Statue féminine en pied

Cette statue féminine « Nok », parmi les plus grandes répertoriées, s’intègre parfaitement dans les schémas iconographiques et stylistiques définis. La femme est représentée debout sur un petit socle tronconique, dans une attitude statique et strictement frontale. Sa coiffure comme ses bijoux ou ses vêtements, subtilement révélés, témoignent d’un goût prononcé pour l’ornementation corporelle, fréquent dans l’art « Nok ». Coiffée d’un double chignon typique, elle arbore un collier volumineux mais aussi des bracelets aux poignets et aux chevilles, une parure sur le buste et un cache-sexe complexe agrémenté d’une peau de bête.
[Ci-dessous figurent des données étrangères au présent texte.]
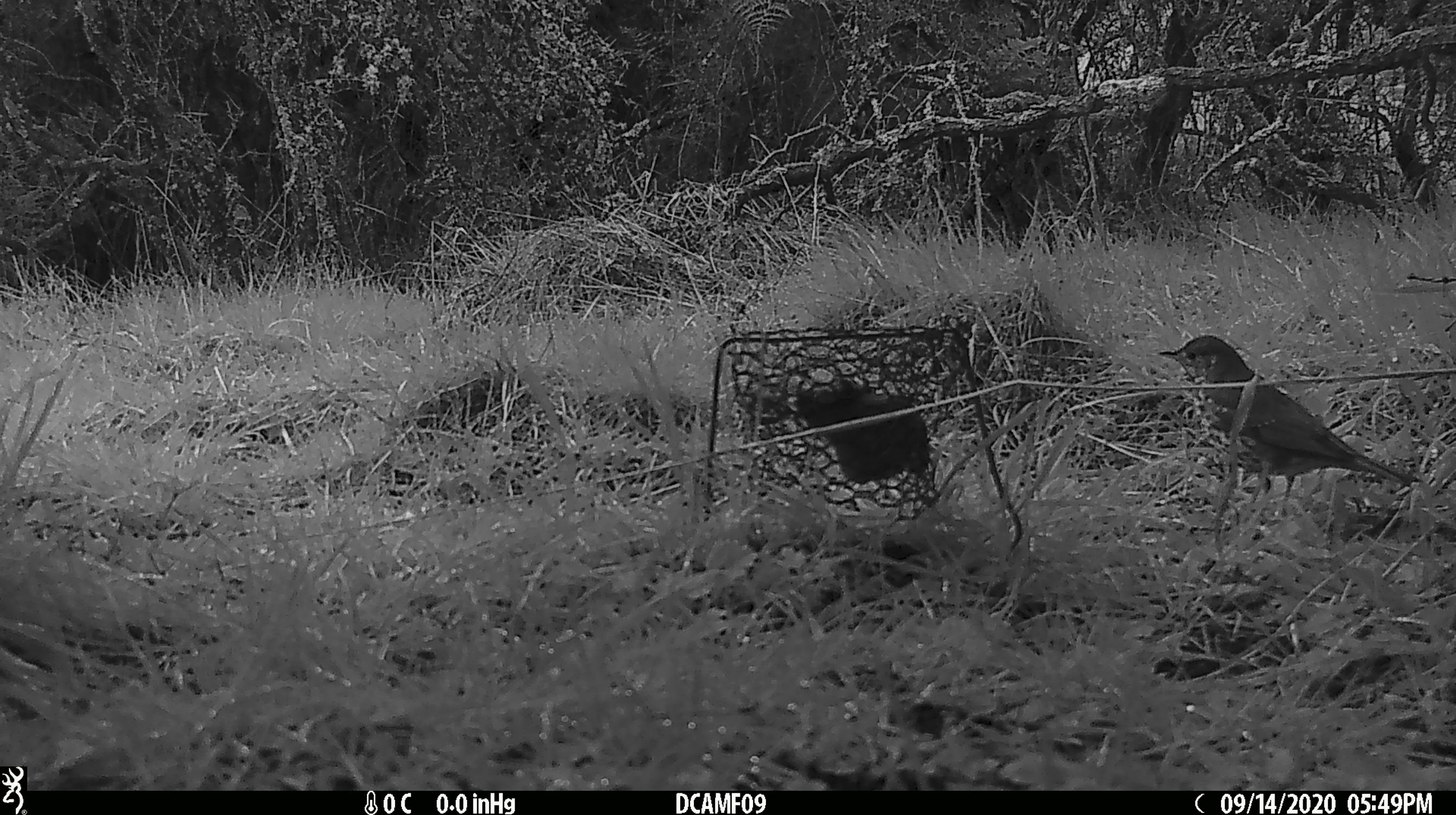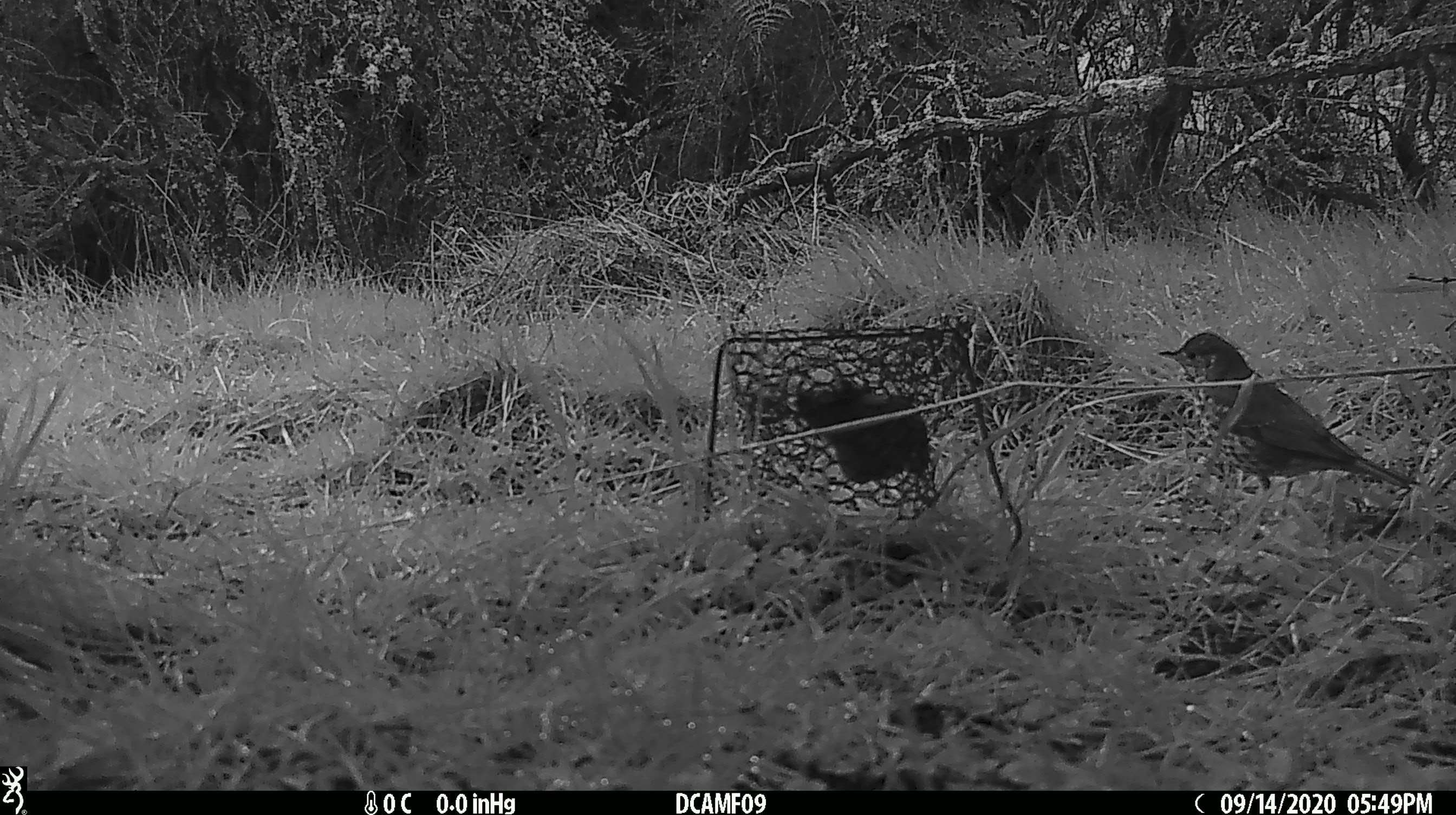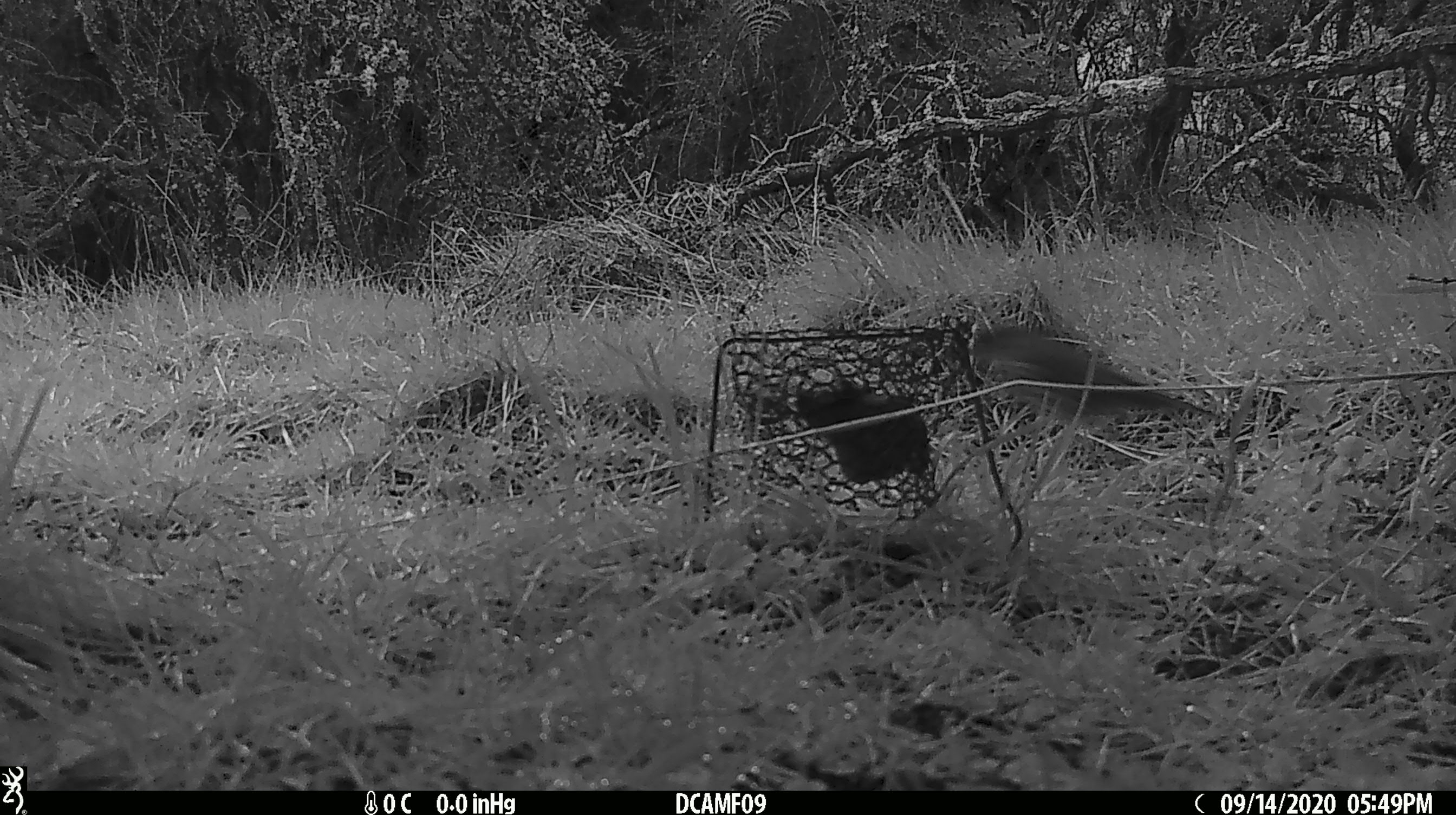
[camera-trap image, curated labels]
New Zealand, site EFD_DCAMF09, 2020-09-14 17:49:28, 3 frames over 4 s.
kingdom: Animalia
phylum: Chordata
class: Aves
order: Passeriformes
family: Turdidae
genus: Turdus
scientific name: Turdus philomelos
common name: song thrush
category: thrush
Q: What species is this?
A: Thrush (song thrush) (Turdus philomelos).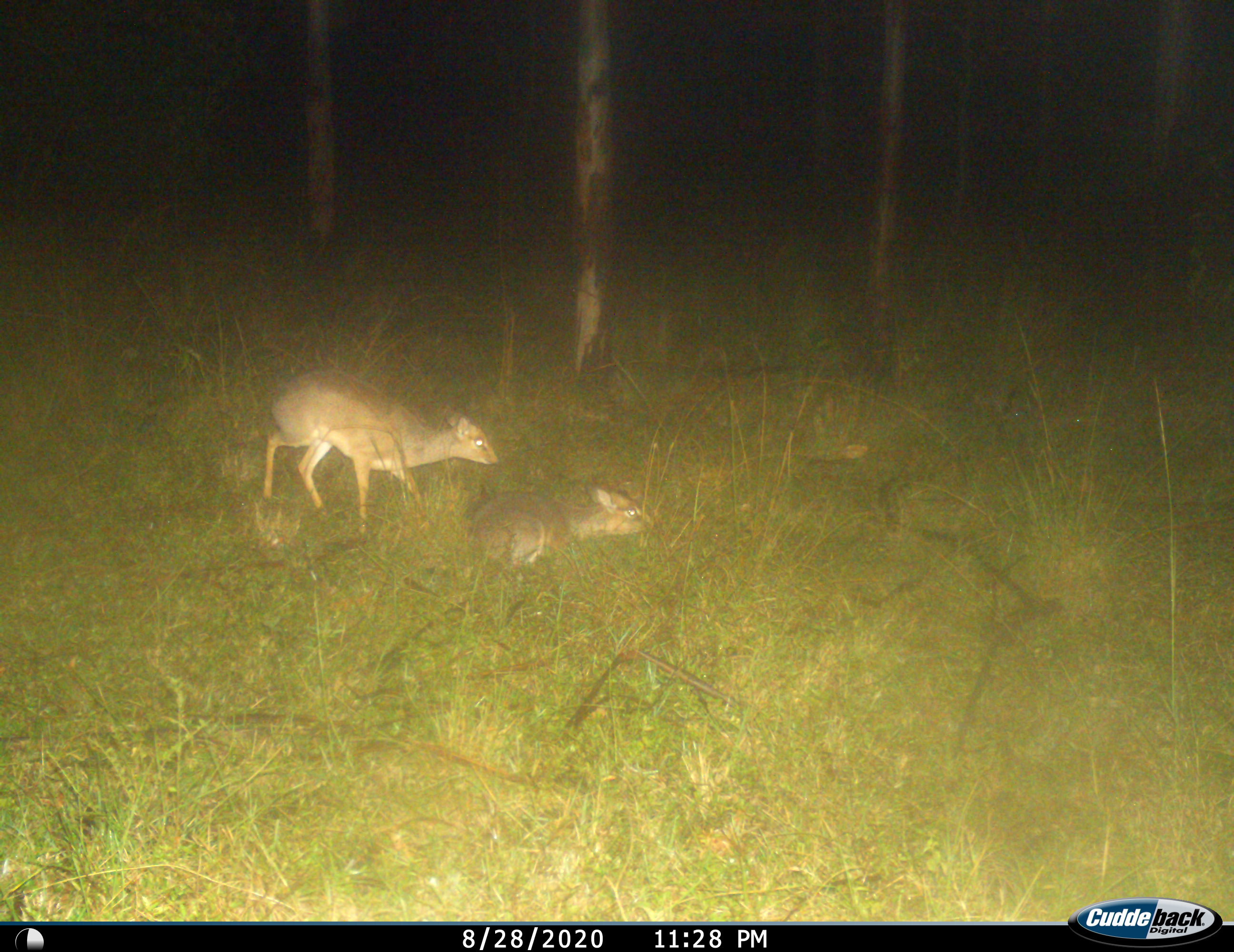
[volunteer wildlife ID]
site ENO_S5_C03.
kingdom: Animalia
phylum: Chordata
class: Mammalia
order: Artiodactyla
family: Bovidae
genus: Madoqua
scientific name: Madoqua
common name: dik-dik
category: dikdik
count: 2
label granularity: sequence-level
Dans la tradition africaine, le port d’une telle peau animale, souvent celle d’un félin, est un attribut lié au pouvoir ou aux croyances. Celui ou celle qui l’exhibe est doté d’un statut particulier au sein de la société (chasseur, guerrier, sorcier, chef). Stylistiquement, cette statue appartient au « style classique », daté entre le 9e et le 8e siècle avant notre ère. Il se définit par des compositions équilibrées, sobres et symétriques. On note une prédilection pour les traits réguliers et certaines caractéristiques comme le front ample, le « profil grec » ou bien encore l’alignement horizontal des yeux. Afin de consolider la structure de ces grandes œuvres creuses en terre cuite, les artistes inséraient des armatures de soutien en bois dans la cavité pour éviter leur affaissement pendant la conception, le séchage puis la cuisson. Les sculptures se tenant debout étaient vraisemblablement soutenues par deux axes. Le premier, horizontal, entre les deux épaules et le second, vertical, entre le sommet du crâne et la base, c’est-à-dire placé soit contre la colonne vertébrale, soit au cœur de la cavité. Cette ossature, parfois partiellement conservée sous forme de charbon de bois, permet une datation fiable de ces œuvres lorsqu’elles ne sont pas associées à un site archéologique.